The scandal surrounding Hewlett-Packard Co. escalated Monday when members of Congress and federal law enforcement officials announced they would launch inquiries into the tech giant's practices during a controversial probe of media leaks that began last year.
The new investigations, which join probes by the California attorney general and the Securities and Exchange Commission, came to light as the company's board met for a second straight day to discuss the fate of embattled HP Chairwoman Patricia Dunn.
The company is under heavy scrutiny for how it went about investigating its own board members after confidential information began appearing in the media in late 2005.
HP has admitted that investigators it hired used the method of "pretexting," in which individuals used false identities to obtain the private phone records of media members and directors.
While it remains unclear who authorized the use of these tactics, state Attorney General Bill Lockyer has said the use of pretexting is illegal.
Dunn, who oversaw the investigation, has taken the brunt of the criticism for the controversial investigation. Many observers, most notably former HP board member and Silicon Valley legend Tom Perkins, have called for her resignation.
Dunn recused herself from most of the discussion at board meetings held Sunday and Monday to discuss the issue. Board member George Keyworth, who has been accused of leaking the information to the media, also stayed away.
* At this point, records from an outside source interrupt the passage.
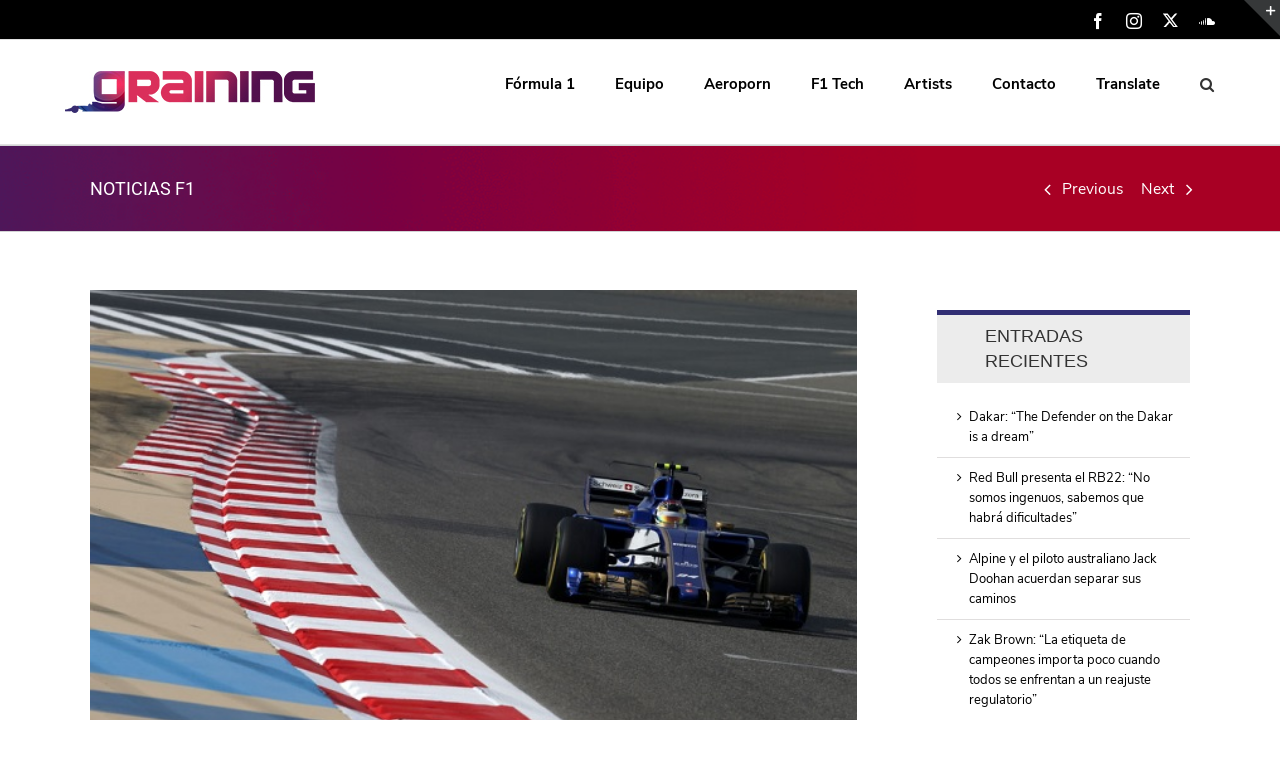

--- FILE ---
content_type: application/javascript; charset=UTF-8
request_url: https://www.grainingf1.com/wp-content/plugins/wp-spamshield/js/jscripts.php
body_size: 518
content:
function wpss_set_ckh(n,v,e,p,d,s){var t=new Date;t.setTime(t.getTime());if(e){e=e*1e3}var u=new Date(t.getTime()+e);document.cookie=n+'='+escape(v)+(e?';expires='+u.toGMTString()+';max-age='+e/1e3+';':'')+(p?';path='+p:'')+(d?';domain='+d:'')+(s?';secure':'')}function wpss_init_ckh(){wpss_set_ckh('a0d6a269b6ba302c8f144e73397ba153','521014b33e02e072caf8e24845f91314','14400','/','www.grainingf1.com','secure');wpss_set_ckh('SJECT2601','CKON2601','3600','/','www.grainingf1.com','secure');}wpss_init_ckh();jQuery(document).ready(function($){var h="form[method='post']";$(h).submit(function(){$('<input>').attr('type','hidden').attr('name','b80fb2783918b9b2c04e5045e088a50d').attr('value','679c15e0eea7d3cf6c78ec2729b07a0f').appendTo(h);return true;})});
// Generated in: 0.000430 seconds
In Dunn's place, the New York Times reported, the powerful Silicon Valley lawyer Larry Sonsini presided over a three-hour meeting Sunday that reconvened late Monday.
Despite a lack of action from the board, there was plenty of activity Monday surrounding the controversy.
The House Committee on Energy and Commerce sent the company a long list of requests, asking HP to reveal the name of the outside agency the company hired to conduct the investigation.
In a letter to Dunn, the committee also asked for the names of individuals who were targets of the internal probe and the names of individuals, including HP employees, who took part in the probe.
The committee also requested that HP turn over copies of "any contracts, letters of engagement, and investigative plans related to the leak investigation."
The committee specifically asked for any reports prepared by Wilson Sonsini Goodrich & Rosati, the Silicon Valley law firm that has worked with the HP board to address the scandal and that is headed by Sonsini.
The committee said it was "troubled" by the scandal, "particularly given that it involves HP -- one of America's corporate icons."
The U.S. attorney's office and the FBI also said Monday they were "investigating the processes employed" by HP to investigate the leaks, according to U.S. Department of Justice Spokesman Luke Macaulay.
HP confirmed the Justice Department inquiry Monday in an SEC filing, saying the company has been "informally contacted" by the U.S. attorney's office for Northern California.
The scandal began in early 2005 when the HP board, then led by Chief Executive Officer Carly Fiorina, became concerned after details of internal deliberations began surfacing in media reports.
Fiorina, who also chaired the board at the time, started an investigation. After she was fired later that year, Dunn, who succeeded Fiorina as chairwoman, pursued the probe, which eventually pointed to Keyworth as the source of the leaks.
But the investigation was conducted by an outside agency that used false identities to gather information.
Perkins, then a board member, protested the probe and quit in May.
HP said Keyworth has admitted leaking confidential information. But he has resisted the board's demand for him to quit. The HP board has announced that it will not renominate him to another term.
Regarding the spate of investigations of the company, HP said in its filing Monday, "We are cooperating fully with these inquiries."
The scandal has erupted at a time HP was bouncing back from years of uncertainty under Fiorina, who was replaced last year by CEO Mark Hurd.
HP Spokesman Robert Sherbin said Hurd learned about the board's findings in connection with the media leaks in March.
But Hurd was informed of the methods used to obtain information on Keyworth and members of the media only recently, Sherbin added.
These tactics included hacking into the phone records of reporters from the New York Times, Wall Street Journal, Business Week and Cnet.
"He rejects these methods and he reiterated that they will not be used again at HP," Sherbin said.